▶ Aufgabe
Schreiben Sie aus dem Text zur Vollkaskoversicherung den Teil wörtlich ab, der bei „06.06.21 Vollkasko beim“ beginnt und bei „nichts zu tun.“ endet.

▶ Ausgewählter Abschnitt
§

06.06.21 Vollkasko beim unverschuldeten Unfall?

Der unverschuldete Unfall hat mit der eigene Vollkaskoversicherung nichts zu tun, oder doch?

Die Vollkaskoversicherung ist dafür da, Schäden am eigenen Fahrzeug zu übernehmen, die der Halter des Fahrzeugs selbst verursacht hat. Für Schäden, die das Fahrzeug bei anderen Verkehrsteilnehmern verursacht hat, ist die Kraftfahrzeughaftpflichtversicherung (KH) vorhanden. Gerät man in einen unverschuldeten Unfall, ist daher grundsätzlich die KH des unfallverursachenden Fahrzeugs eintrittspflichtig. Die eigene Vollkaskoversicherung hat mit der Schadensregulierung erst einmal nichts zu tun.

§

▶ Gespeicherte Daten
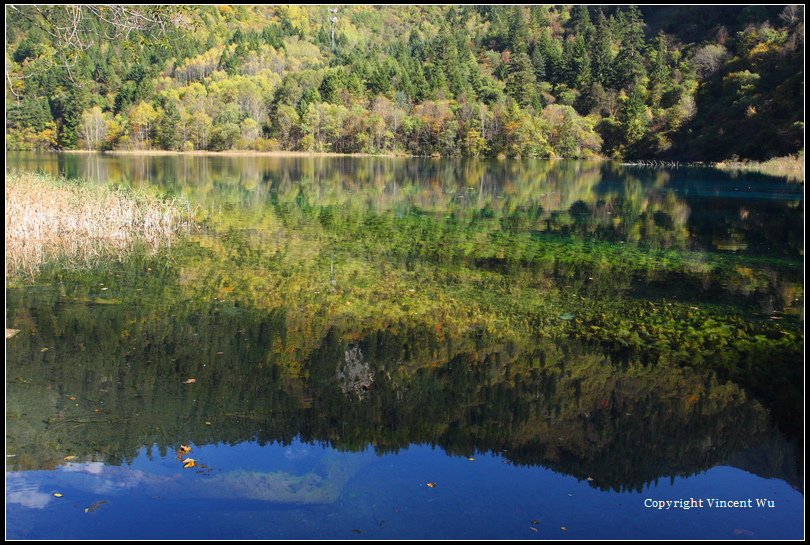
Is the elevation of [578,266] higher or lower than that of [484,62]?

§

▶ Ergebnis
06.06.21 Vollkasko beim unverschuldeten Unfall?

Der unverschuldete Unfall hat mit der eigene Vollkaskoversicherung nichts zu tun, oder doch?

Die Vollkaskoversicherung ist dafür da, Schäden am eigenen Fahrzeug zu übernehmen, die der Halter des Fahrzeugs selbst verursacht hat. Für Schäden, die das Fahrzeug bei anderen Verkehrsteilnehmern verursacht hat, ist die Kraftfahrzeughaftpflichtversicherung (KH) vorhanden. Gerät man in einen unverschuldeten Unfall, ist daher grundsätzlich die KH des unfallverursachenden Fahrzeugs eintrittspflichtig. Die eigene Vollkaskoversicherung hat mit der Schadensregulierung erst einmal nichts zu tun.